Tedi ja nie wątpię, że Tobie bardziej smakuje ta jak robisz. Możę nawet i nam by smakowało to bardziej niż tradycyjne espresso italiano. Sęk w tym że powołujesz sięcały czas na włoskie standardy a za razem wykazujesz że Twoja praktyka ma się nijak do tych standardów. Powołujesz się na Scotta Rao, ale nijak to się ma do szczegółów, o których on pisze.
Krystians, możesz mi wierzyć lub nie, kluczem do sukcesu jest stosowanie zmiennych w grubości przemiału i przypisania ich odpowiedniemu przepływowi wody która przypada na 1 drobinę kawy w sitku.
To nie są moje wymysły, to wie każdy producent ekspresów.

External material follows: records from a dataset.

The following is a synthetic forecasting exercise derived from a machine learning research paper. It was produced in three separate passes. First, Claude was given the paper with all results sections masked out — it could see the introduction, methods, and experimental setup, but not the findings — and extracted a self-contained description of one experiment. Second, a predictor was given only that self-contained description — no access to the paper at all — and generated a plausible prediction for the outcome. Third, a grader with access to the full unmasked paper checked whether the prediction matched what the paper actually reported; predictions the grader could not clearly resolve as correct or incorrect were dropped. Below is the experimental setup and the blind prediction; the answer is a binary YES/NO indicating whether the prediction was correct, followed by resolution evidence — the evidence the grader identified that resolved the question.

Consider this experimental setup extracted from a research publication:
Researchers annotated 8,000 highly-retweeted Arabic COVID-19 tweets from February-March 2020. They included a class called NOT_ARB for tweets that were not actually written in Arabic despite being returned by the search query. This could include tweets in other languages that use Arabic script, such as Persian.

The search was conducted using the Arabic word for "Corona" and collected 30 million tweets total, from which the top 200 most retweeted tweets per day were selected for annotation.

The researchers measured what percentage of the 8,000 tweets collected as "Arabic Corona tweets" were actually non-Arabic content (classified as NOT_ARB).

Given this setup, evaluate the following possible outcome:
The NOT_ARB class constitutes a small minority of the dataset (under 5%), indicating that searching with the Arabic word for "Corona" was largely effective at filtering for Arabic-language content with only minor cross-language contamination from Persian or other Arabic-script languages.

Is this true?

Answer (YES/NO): YES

Przykładem jest średnica sitka i słupek kawy. Zakładając, że dostosujesz przemiał kawy pod opór wynikający z średnicy sitka 58 mm i zrobisz ekstrakcję w 25 s. i teraz tą samą kawę dostosujesz przemiałowo pod sitko 53 z La Spaziale wyjdzie z tego, że do sitka 53 mm użyłeś dużo grubszego przemiału by zmieścić się w czasie 25s.
Wiem, że panuje na tym forum opinia, zmiel drobniej kawa będzie słodsza. Nie chcę tego tematu poruszać, wystarczy tylko, żebysci się przez chwilę zastanowili o czym ja piszę.
Krystans wspomniałeś na początku o smaku kawy. Nie wiem czy to Metiu był za barem, szczupły, wysoki, czarny.
Zrobił mi doppio, kawa o nazwie "Oku..." . Zapytałem się o dozę, było 2:1 czyli 36/18 g.
Wypiłem espresso, mimo dozy aż 2 do 1 było dla mnie stosunkowo mało intensywne. Gdybym miał je porównać z Caffen INEA to by pasowało 4:1.